BBC Earth is well-known for its stunning footage of some of Earth’s most beautiful and intriguing places. Divided into 11 episodes, Planet Earth II shows us how life exists in many of our planet’s most extreme environments. Narrated by David Attenborough, the viewer is transported up close and personal with animals, plants, and remote lands, some of which have never been filmed.
2016, Ultra HD w/HDR, Not Rated, 6 Hrs (11 episodes)

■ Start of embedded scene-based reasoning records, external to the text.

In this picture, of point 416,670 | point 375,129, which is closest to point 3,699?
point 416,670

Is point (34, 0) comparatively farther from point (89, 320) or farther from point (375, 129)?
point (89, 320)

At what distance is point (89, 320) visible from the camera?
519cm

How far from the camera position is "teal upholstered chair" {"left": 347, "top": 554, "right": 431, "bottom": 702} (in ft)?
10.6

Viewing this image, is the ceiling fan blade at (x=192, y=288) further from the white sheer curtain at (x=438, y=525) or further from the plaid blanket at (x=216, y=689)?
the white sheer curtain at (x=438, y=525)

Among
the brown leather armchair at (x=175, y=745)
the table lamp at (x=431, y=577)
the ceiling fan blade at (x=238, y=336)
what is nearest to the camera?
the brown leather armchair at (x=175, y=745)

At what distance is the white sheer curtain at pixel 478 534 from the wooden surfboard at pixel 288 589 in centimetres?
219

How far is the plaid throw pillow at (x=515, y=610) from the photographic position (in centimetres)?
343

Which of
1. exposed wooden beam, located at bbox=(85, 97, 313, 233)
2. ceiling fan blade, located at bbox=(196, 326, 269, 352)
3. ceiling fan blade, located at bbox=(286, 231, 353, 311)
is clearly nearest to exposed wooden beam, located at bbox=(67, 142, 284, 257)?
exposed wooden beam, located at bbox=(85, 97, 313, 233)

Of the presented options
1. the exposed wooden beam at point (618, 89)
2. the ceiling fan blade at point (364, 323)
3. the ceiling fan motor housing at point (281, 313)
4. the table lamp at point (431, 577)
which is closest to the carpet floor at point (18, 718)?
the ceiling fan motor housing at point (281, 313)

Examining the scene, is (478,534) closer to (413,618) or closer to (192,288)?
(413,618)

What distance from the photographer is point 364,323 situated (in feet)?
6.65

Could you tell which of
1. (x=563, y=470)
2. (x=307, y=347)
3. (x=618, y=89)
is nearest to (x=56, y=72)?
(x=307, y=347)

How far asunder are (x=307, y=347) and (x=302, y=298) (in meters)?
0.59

DTS-HD Master Audio 5.1, 1.78:1 Aspect Ratio
Narrated by: David Attenborough
This review may seem a bit late given that Planet Earth II was released on Blu-ray over a year ago. But I picked up the Ultra HD version a while back to use as demo material for a projector review and have been mesmerized ever since. In days of old, I journeyed to trade shows to see the latest displays and projectors. All of them showed stunning footage shot with Ultra HD cameras in extreme slow motion. I learned that this footage was rented at a cost of hundreds of dollars a minute. I suspect with the release of Planet Earth II in 4K, there will be no need to spend the money. The video on this disc is quite simply the state of the art. It doesn’t get any better. The story told by David Attenborough is equally compelling. Though the three discs total six hours, I watched them in one sitting. This video should be part of any enthusiast’s collection. Even a short demo will be the best thing you can possibly show on your new display.
There is no Hollywood movie that can compete with Planet Earth II’s video quality. Thanks to the latest high-res cameras and some innovative filming techniques, there isn’t a single moment when every object is not in perfect focus. The use of extended color and HDR is also unmatched. Dynamic range is seemingly without limit and the color demands a display that can show all of the DCI-P3 gamut.
Audio is of equally high quality with beautifully performed and recorded live orchestral music and clear dialog from the narrator. There are some effects from the landscape, but they remain in the background. Though it’s not Dolby Atmos or DTS:X, the viewer is completely enveloped by the sound track.
The only bonus feature is a 54-minute documentary that goes in-depth with filming techniques and some of the brutal conditions endured by the film crews. It’s a fascinating look at how the series came to be.